Nel Salento le buone pratiche di restauro critico-conservativo, quando note, sono scarsamente applicate oppure mandate in deroga a causa di progetti insensibili al tema della conservazione; cronoprogrammi dei lavori che premiano la velocità d’esecuzione piuttosto che la qualità; computi metrico estimativi sottodimensionati e tecnicamente lacunosi; ribassi d’asta insostenibili che compromettono la qualità stessa delle categorie di lavorazione; incompetenza tecnica accompagnata da irritante presunzione da parte di alcuni operatori. Non da ultimo lo scarso coinvolgimento nelle fasi di programmazione, progettazione, esecuzione di specialisti della materia (architetti specializzati presso le scuole di Restauro dei monumenti) e la sordità di quelle amministrazioni che non prestano ascolto ai preziosi suggerimenti operativi offerti gratuitamente dalle associazioni ambientaliste molto attive sul territorio, come lo è la sezione ‘Messapia’ di Italia Nostra.

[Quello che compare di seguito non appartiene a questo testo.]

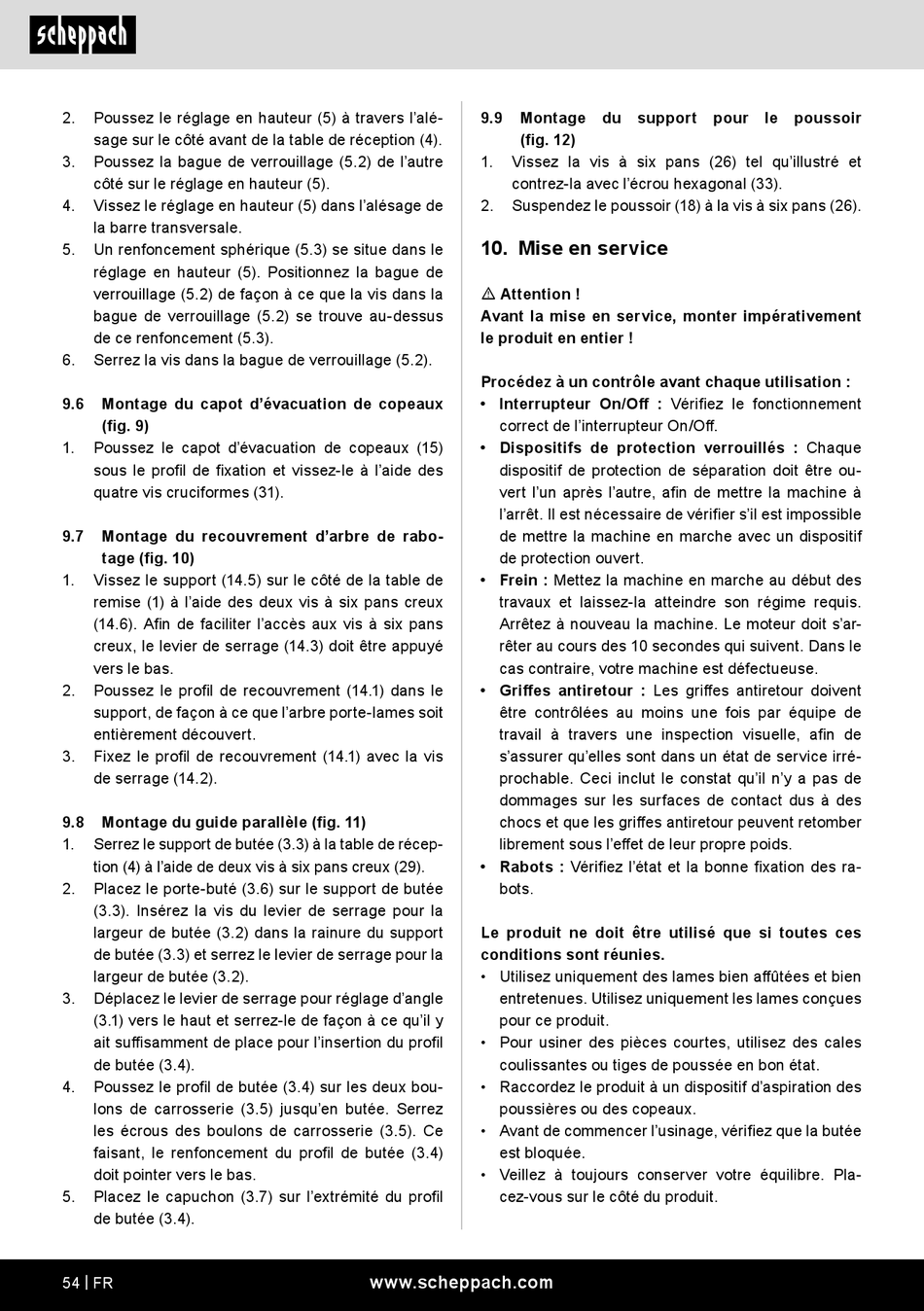 scheppach

2. Poussez le réglage en hauteur (5) à travers l'alésage sur le côté avant de la table de réception (4).
3. Poussez la bague de verrouillage (5.2) de l'autre côté sur le réglage en hauteur (5).
4. Vissez le réglage en hauteur (5) dans l'alésage de la barre transversale.
5. Un renfoncement sphérique (5.3) se situe dans le réglage en hauteur (5). Positionnez la bague de verrouillage (5.2) de façon à ce que la vis dans la bague de verrouillage (5.2) se trouve au-dessus de ce renfoncement (5.3).
6. Serrez la vis dans la bague de verrouillage (5.2).

9.6 Montage du capot d'évacuation de copeaux (fig. 9)
1. Poussez le capot d'évacuation de copeaux (15) sous le profil de fixation et vissez-le à l'aide des quatre vis cruciformes (31).

9.7 Montage du recouvrement d'arbre de rabotage (fig. 10)
1. Vissez le support (14.5) sur le côté de la table de remise (1) à l'aide des deux vis à six pans creux (14.6). Afin de faciliter l'accès aux vis à six pans creux, le levier de serrage (14.3) doit être appuyé vers le bas.
2. Poussez le profil de recouvrement (14.1) dans le support, de façon à ce que l'arbre porte-lames soit entièrement découvert.
3. Fixez le profil de recouvrement (14.1) avec la vis de serrage (14.2).

9.8 Montage du guide parallèle (fig. 11)
1. Serrez le support de butée (3.3) à la table de réception (4) à l'aide de deux vis à six pans creux (29).
2. Placez le porte-buté (3.6) sur le support de butée (3.3). Insérez la vis du levier de serrage pour la largeur de butée (3.2) dans la rainure du support de butée (3.3) et serrez le levier de serrage pour la largeur de butée (3.2).
3. Déplacez le levier de serrage pour réglage d'angle (3.1) vers le haut et serrez-le de façon à ce qu'il y ait suffisamment de place pour l'insertion du profil de butée (3.4).
4. Poussez le profil de butée (3.4) sur les deux boulons de carrosserie (3.5) jusqu'en butée. Serrez les écrous des boulons de carrosserie (3.5). Ce faisant, le renfoncement du profil de butée (3.4) doit pointer vers le bas.
5. Placez le capuchon (3.7) sur l'extrémité du profil de butée (3.4).

9.9 Montage du support pour le poussoir (fig. 12)
1. Vissez la vis à six pans (26) tel qu'illustré et contrez-la avec l'écrou hexagonal (33).
2. Suspendez le poussoir (18) à la vis à six pans (26).

10. Mise en service

⚠ Attention !
Avant la mise en service, monter impérativement le produit en entier !

Procédez à un contrôle avant chaque utilisation :
• Interrupteur On/Off : Vérifiez le fonctionnement correct de l'interrupteur On/Off.
• Dispositifs de protection verrouillés : Chaque dispositif de protection de séparation doit être ouvert l'un après l'autre, afin de mettre la machine à l'arrêt. Il est nécessaire de vérifier s'il est impossible de mettre la machine en marche avec un dispositif de protection ouvert.
• Frein : Mettez la machine en marche au début des travaux et laissez-la atteindre son régime requis. Arrêtez à nouveau la machine. Le moteur doit s'arrêter au cours des 10 secondes qui suivent. Dans le cas contraire, votre machine est défectueuse.
• Griffes antiretour : Les griffes antiretour doivent être contrôlées au moins une fois par équipe de travail à travers une inspection visuelle, afin de s'assurer qu'elles sont dans un état de service irréprochable. Ceci inclut le constat qu'il n'y a pas de dommages sur les surfaces de contact dus à des chocs et que les griffes antiretour peuvent retomber librement sous l'effet de leur propre poids.
• Rabots : Vérifiez l'état et la bonne fixation des rabots.

Le produit ne doit être utilisé que si toutes ces conditions sont réunies.
• Utilisez uniquement des lames bien affûtées et bien entretenues. Utilisez uniquement les lames conçues pour ce produit.
• Pour usiner des pièces courtes, utilisez des cales coulissantes ou tiges de poussée en bon état.
• Raccordez le produit à un dispositif d'aspiration des poussières ou des copeaux.
• Avant de commencer l'usinage, vérifiez que la butée est bloquée.
• Veillez à toujours conserver votre équilibre. Placez-vous sur le côté du produit.

54 | FR www.scheppach.com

Da qui nasce forte l’esigenza di non tacere, di sottolineare la natura degli errori di metodo e tecnici commessi e di promuovere una diversa cultura dell’intervento sulla preesistenza, votato alla conservazione critica e integrata del patrimonio culturale, anche attraverso la partecipazione attiva da parte di tutta la comunità alle scelte che l’amministrazione compie sul territorio.

Gli interventi sopra menzionati non possono essere considerati di natura conservativa, in quanto quelle scelte tecniche e quelle attività espletate sui beni culturali hanno cancellato le tracce della storia, sfregiato la preesistenza, compromesso irreversibilmente lo status quo. Si aggiunga, inoltre, che gli errori compiuti non sono solo di natura tecnica ma anche e soprattutto metodologica e funzionale; scaturiscono dall’assenza di una propedeutica riflessione scientifico-metodologica, dalla scarsa conoscenza dei valori storici di cui il paesaggio si fa testimonianza materiale, ovvero dalla conoscenza parziale e deviata delle istanze storico-estetiche della monumentalità diffusa nei centri storici e nelle campagne salentine (dalla piana degli ulivi secolari al carattere organico dei rioni Terra di città come Ostuni, Cisternino, Ceglie Messapica, Carovigno, San Vito dei Normanni, Locorotondo, Martina Franca ecc.).

I cattivi interventi offendono il paesaggio mediante l’uso di materiali, tecniche costruttive, prassi operative che vanno contro natura, che mal si sposano con la preesistenza, innescando un’azione di rigetto dell’elemento artificiale da parte di quello naturale. Al contempo, siffatti interventi di ‘restauro’ possono causare una ‘fruizione impossibile’ piuttosto che una gestione sostenibile e integrata del patrimonio culturale salentino di cui il territorio di Ostuni è ricco.

Pertanto, l’auspicio è che a livello pubblico come anche nel privato i cittadini acquisiscano una più matura consapevolezza dei valori storici ed estetici del proprio patrimonio architettonico e paesaggistico, promuovendo la “partecipazione attiva” in merito alle sorti dei beni culturali che sono beni di tutti, contribuendo a quel processo di sensibilizzazione, diffusione e condivisione dei saperi quale azione propedeutica alla progettazione della fruizione sostenibile della realtà territoriale salentina.